I like most parts, except for the proposed integer conformances. Integer literal initialization seems like a relatively niche feature that comes with an unreasonably large conceptual/pedagogical cost.
I can fully appreciate the convenience of being able to write code like this while I'm writing a parser for some binary file format that includes ASCII elements:
let magic: [UInt8] = ['G', 'I', 'F', '8', '9', 'a']
However, in the overwhelmingly vast majority of my time, I'm not writing such a parser, and the notion that it's okay to consider some characters unambiguously identical to their ASCII codes rubs me the wrong way.
By their nature, characters aren't integer values. There is nothing inherently "71ish" about the letter G; the idea that the digit 8 is the same thing as the number 56 is absurd.
We can encode G and 8 to integers (or, rather, a series of bits) by selecting an encoding. There are many encodings to choose from, and not all use the same representations as ASCII; indeed, Swift has some support for running on IBM Z systems that prefer encodings from the EBCDIC family.
The Swift stdlib has so far been careful to always make the selection of an encoding explicit in Swift source code. This has been best practice in API design for multiple decades now, so I always assumed this was a deliberate choice -- any implicit encoding would certainly lead to hard-to-spot mistakes. This proposal is quite flagrantly breaking this practice. Limiting the feature to ASCII is a good compromise, but it does not fully eliminate the problem.
In view of this, I would prefer if the passage about eventually adding ExpressibleByUnicodeScalarLiteral conformance to Int8/.../Int was dropped from the proposal text. Instead, users should keep explicitly opting into the integer initialization feature, even if versioned conformances become available. The required one-liner conformance declaration honestly doesn't seem like an unreasonable burden for authors of parser packages.
The UInt8(ascii:) initializer should not be deprecated; rather, it should be added to all integer types. (The objections raised in the Alternatives Considered section seem quite weak to me.)

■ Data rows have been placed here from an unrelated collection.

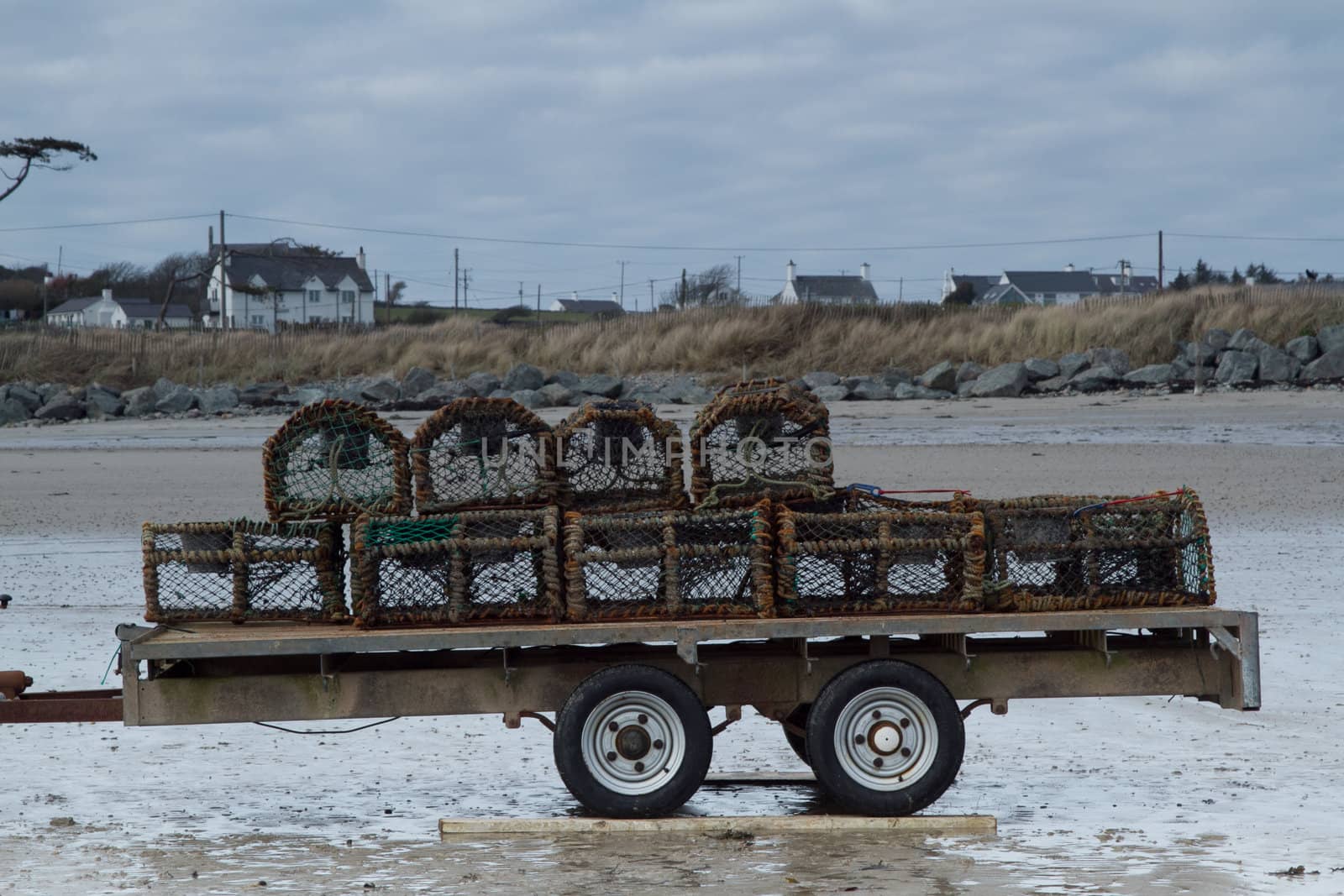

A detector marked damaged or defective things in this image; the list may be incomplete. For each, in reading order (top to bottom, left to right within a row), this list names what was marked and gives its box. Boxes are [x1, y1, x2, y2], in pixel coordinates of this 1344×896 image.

rusty metal [0, 665, 33, 695]
rusty metal [0, 689, 123, 722]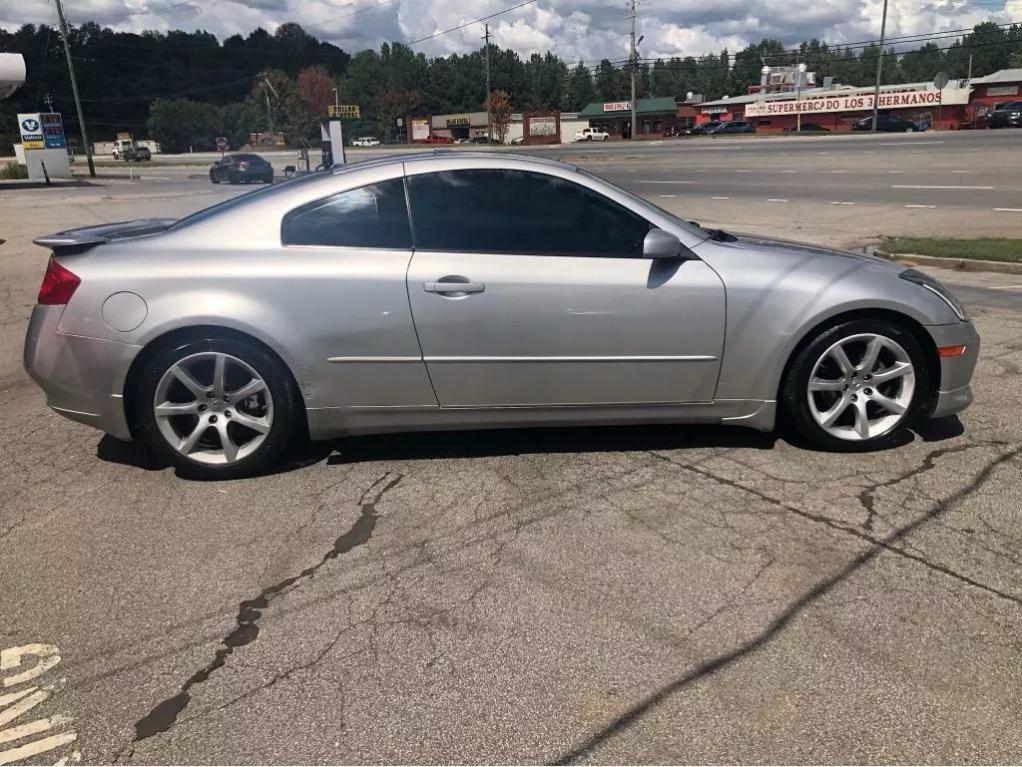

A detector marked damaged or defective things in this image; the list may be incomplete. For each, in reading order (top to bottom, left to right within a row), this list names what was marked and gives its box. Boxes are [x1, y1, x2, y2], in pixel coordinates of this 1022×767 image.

cracked asphalt [2, 171, 1022, 764]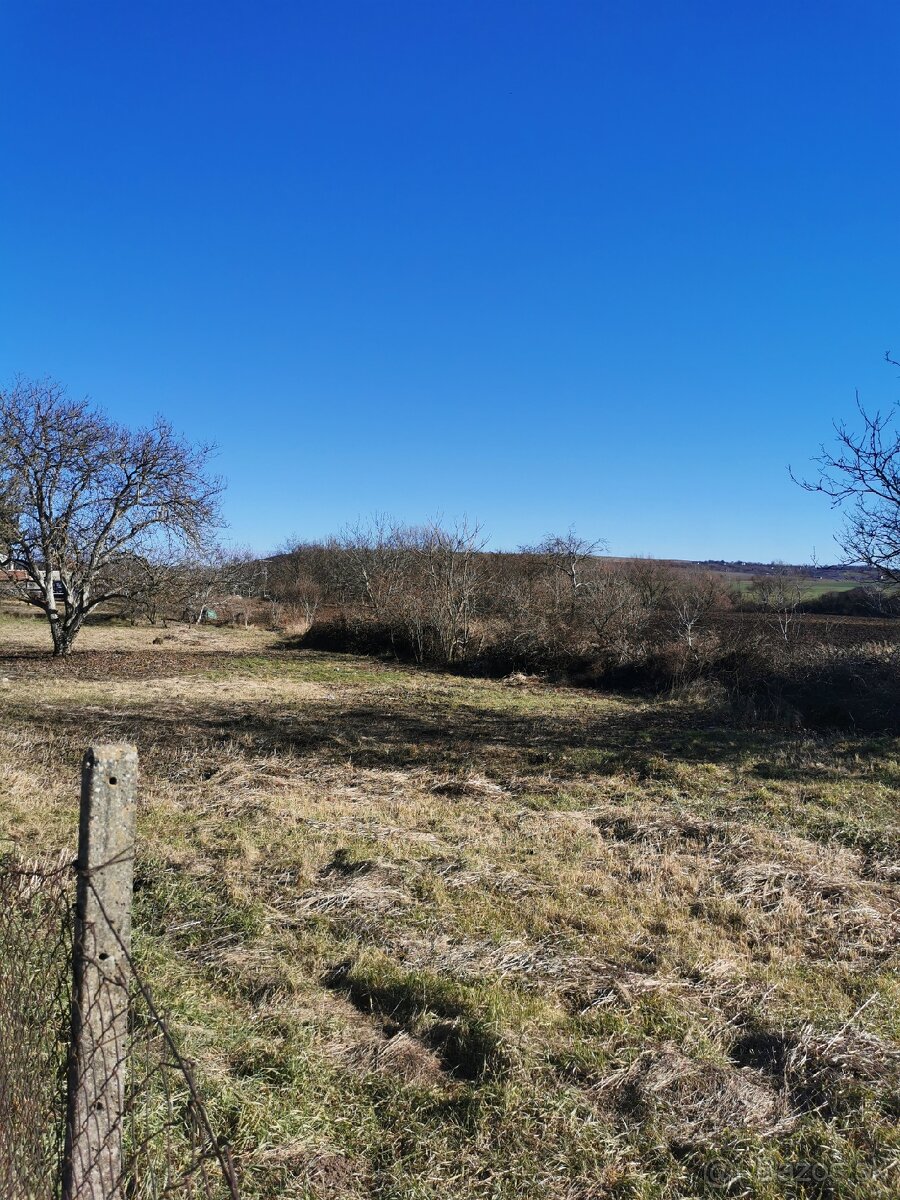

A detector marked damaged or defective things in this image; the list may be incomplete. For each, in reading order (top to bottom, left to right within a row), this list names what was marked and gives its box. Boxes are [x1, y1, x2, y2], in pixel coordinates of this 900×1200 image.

rusty barbed wire [0, 854, 241, 1200]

Yes, despite the objection above.
Single-quoted Unicode.Scalar and Character literals are obviously desirable.
As detailed above, I consider integer initialization to be a bad idea in general. Limiting it to ASCII is a workable compromise; indefinitely leaving it opt-in would be even better.
I don't know any language that properly supports Unicode at the level Swift aims for. APIs that implicitly assume a string encoding are generally considered subpar in the libraries I worked with -- unfortunately, character initialization is often a legacy language feature that's has to be kept unchanged.
I was involved in late-stage pitch discussions, and thought long and hard about the issues.